## DATASET

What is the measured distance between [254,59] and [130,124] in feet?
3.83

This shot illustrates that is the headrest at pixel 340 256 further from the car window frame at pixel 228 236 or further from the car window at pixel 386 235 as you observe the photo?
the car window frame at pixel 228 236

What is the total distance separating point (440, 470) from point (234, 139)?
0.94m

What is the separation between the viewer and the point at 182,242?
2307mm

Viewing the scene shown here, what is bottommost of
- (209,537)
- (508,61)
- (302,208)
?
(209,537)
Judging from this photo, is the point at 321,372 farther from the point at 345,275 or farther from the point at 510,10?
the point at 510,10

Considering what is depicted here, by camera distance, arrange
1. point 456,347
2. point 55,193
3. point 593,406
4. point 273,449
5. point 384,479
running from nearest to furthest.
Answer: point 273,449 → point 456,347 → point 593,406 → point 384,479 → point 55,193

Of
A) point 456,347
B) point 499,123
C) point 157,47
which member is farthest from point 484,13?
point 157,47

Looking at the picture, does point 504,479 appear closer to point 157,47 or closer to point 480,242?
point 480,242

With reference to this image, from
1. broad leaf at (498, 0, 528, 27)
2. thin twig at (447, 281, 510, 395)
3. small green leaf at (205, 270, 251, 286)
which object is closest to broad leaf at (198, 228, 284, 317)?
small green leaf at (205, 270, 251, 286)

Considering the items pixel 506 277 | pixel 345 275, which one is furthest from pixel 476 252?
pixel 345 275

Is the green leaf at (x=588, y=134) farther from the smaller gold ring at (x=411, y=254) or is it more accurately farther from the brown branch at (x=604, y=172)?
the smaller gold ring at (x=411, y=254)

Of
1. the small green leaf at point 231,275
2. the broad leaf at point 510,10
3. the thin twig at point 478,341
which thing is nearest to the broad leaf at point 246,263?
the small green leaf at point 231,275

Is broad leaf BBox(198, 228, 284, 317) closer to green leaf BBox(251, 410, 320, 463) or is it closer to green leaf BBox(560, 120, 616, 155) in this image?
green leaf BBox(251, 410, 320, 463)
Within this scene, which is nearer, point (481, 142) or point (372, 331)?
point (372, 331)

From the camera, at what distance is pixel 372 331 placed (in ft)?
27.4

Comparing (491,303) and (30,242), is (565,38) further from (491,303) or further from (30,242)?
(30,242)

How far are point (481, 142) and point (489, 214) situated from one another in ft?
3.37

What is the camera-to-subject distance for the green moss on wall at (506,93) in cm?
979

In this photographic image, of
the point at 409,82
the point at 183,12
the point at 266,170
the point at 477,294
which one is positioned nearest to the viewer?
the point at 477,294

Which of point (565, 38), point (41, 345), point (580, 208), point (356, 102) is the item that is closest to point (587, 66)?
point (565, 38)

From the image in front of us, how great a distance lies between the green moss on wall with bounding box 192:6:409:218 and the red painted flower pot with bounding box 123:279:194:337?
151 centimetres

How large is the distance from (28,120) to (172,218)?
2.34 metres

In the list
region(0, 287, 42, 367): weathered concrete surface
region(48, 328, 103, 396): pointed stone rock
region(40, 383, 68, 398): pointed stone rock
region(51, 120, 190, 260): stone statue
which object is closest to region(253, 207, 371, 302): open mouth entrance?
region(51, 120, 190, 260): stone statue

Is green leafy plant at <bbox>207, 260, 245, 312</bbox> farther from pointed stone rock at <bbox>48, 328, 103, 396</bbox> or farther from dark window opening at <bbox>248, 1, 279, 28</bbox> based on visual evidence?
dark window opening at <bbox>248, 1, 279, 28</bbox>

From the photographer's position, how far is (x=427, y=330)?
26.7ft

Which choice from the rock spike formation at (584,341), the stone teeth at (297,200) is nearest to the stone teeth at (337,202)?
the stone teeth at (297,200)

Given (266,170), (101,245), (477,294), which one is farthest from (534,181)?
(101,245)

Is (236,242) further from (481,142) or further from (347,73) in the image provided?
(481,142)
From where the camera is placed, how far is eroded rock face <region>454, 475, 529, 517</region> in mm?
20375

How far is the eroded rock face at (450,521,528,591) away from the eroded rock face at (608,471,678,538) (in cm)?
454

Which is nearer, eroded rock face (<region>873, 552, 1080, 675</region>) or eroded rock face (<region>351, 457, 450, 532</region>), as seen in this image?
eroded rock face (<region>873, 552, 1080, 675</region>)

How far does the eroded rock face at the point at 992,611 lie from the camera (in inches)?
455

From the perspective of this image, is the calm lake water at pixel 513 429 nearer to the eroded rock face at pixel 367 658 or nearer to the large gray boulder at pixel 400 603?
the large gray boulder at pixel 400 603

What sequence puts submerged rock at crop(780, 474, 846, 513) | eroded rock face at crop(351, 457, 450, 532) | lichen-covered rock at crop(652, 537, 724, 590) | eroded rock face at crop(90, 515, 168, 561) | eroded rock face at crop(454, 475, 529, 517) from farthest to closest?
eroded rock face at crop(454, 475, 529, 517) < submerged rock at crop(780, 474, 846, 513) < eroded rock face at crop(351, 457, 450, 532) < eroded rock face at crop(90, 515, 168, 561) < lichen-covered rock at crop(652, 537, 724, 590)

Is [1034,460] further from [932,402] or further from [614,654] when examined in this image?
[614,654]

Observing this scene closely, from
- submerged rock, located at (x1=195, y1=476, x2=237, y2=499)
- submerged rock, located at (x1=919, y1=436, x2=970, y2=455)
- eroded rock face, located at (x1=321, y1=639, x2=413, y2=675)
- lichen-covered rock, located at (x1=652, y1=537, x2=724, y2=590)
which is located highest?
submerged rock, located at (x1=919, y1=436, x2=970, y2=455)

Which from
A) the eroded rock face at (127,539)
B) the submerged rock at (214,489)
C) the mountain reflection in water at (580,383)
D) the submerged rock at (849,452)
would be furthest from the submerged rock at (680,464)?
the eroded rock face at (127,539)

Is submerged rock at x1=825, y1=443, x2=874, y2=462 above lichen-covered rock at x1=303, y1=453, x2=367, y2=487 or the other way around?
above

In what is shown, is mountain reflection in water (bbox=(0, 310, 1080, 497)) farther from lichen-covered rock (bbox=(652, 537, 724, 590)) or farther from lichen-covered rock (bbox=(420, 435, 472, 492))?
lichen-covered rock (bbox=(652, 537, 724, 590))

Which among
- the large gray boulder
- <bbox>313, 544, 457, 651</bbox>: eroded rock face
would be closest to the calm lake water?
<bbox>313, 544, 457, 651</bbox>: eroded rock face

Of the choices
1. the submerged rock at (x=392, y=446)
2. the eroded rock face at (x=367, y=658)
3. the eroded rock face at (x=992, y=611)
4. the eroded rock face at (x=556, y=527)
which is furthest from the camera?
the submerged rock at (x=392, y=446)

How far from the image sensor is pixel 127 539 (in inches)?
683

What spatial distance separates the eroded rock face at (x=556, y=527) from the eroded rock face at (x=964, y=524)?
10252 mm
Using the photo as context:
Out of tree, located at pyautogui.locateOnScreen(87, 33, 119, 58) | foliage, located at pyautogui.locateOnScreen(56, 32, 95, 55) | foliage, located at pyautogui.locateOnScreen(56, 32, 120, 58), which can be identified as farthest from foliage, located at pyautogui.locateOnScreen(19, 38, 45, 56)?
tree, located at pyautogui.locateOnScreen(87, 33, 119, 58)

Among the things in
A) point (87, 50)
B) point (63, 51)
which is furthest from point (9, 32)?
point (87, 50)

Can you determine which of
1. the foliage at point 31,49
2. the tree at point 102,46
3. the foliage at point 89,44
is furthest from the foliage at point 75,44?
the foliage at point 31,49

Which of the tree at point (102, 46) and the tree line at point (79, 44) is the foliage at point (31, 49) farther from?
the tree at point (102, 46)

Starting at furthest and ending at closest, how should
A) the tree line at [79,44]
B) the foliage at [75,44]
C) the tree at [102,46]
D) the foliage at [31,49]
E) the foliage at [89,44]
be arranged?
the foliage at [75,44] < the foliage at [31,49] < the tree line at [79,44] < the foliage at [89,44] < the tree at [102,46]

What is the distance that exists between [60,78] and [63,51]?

## BRIEF
Quote every line from the line containing "Is submerged rock" through the closing line of the listing, including both.

## WRITTEN RESPONSE
Is submerged rock at x1=825, y1=443, x2=874, y2=462 above lichen-covered rock at x1=303, y1=453, x2=367, y2=487 or the other way around?
above

In what is shown, is mountain reflection in water (bbox=(0, 310, 1080, 497)) farther from lichen-covered rock (bbox=(652, 537, 724, 590)) or farther from lichen-covered rock (bbox=(420, 435, 472, 492))?
lichen-covered rock (bbox=(652, 537, 724, 590))

Which among
- the large gray boulder
- <bbox>313, 544, 457, 651</bbox>: eroded rock face
would be closest to the calm lake water?
<bbox>313, 544, 457, 651</bbox>: eroded rock face

Of the choices
1. the submerged rock at (x=392, y=446)
2. the eroded rock face at (x=367, y=658)
3. the eroded rock face at (x=992, y=611)
4. the eroded rock face at (x=556, y=527)
which is furthest from the camera?
the submerged rock at (x=392, y=446)

How far from the image sensor is pixel 127 539 (in inches)?
683

What spatial distance separates the eroded rock face at (x=556, y=527) from the eroded rock face at (x=964, y=524)?
10252 mm
Using the photo as context:
Out of tree, located at pyautogui.locateOnScreen(87, 33, 119, 58) | foliage, located at pyautogui.locateOnScreen(56, 32, 95, 55) | foliage, located at pyautogui.locateOnScreen(56, 32, 120, 58), which can be identified as farthest from foliage, located at pyautogui.locateOnScreen(19, 38, 45, 56)?
tree, located at pyautogui.locateOnScreen(87, 33, 119, 58)

Among the things in
A) point (87, 50)
B) point (63, 51)
which is furthest from point (9, 32)?
point (87, 50)

Can you determine which of
1. the foliage at point 31,49
2. the tree at point 102,46
3. the foliage at point 89,44
is furthest from the foliage at point 75,44?
the foliage at point 31,49

Which of the tree at point (102, 46) and the tree line at point (79, 44) is the foliage at point (31, 49) farther from?
the tree at point (102, 46)

Starting at furthest and ending at closest, how should
A) the tree line at [79,44]
B) the foliage at [75,44]
C) the tree at [102,46]
D) the foliage at [31,49]
E) the foliage at [89,44]
be arranged?
the foliage at [75,44] < the foliage at [31,49] < the tree line at [79,44] < the foliage at [89,44] < the tree at [102,46]

What is the distance that exists between [60,78] and [63,51]?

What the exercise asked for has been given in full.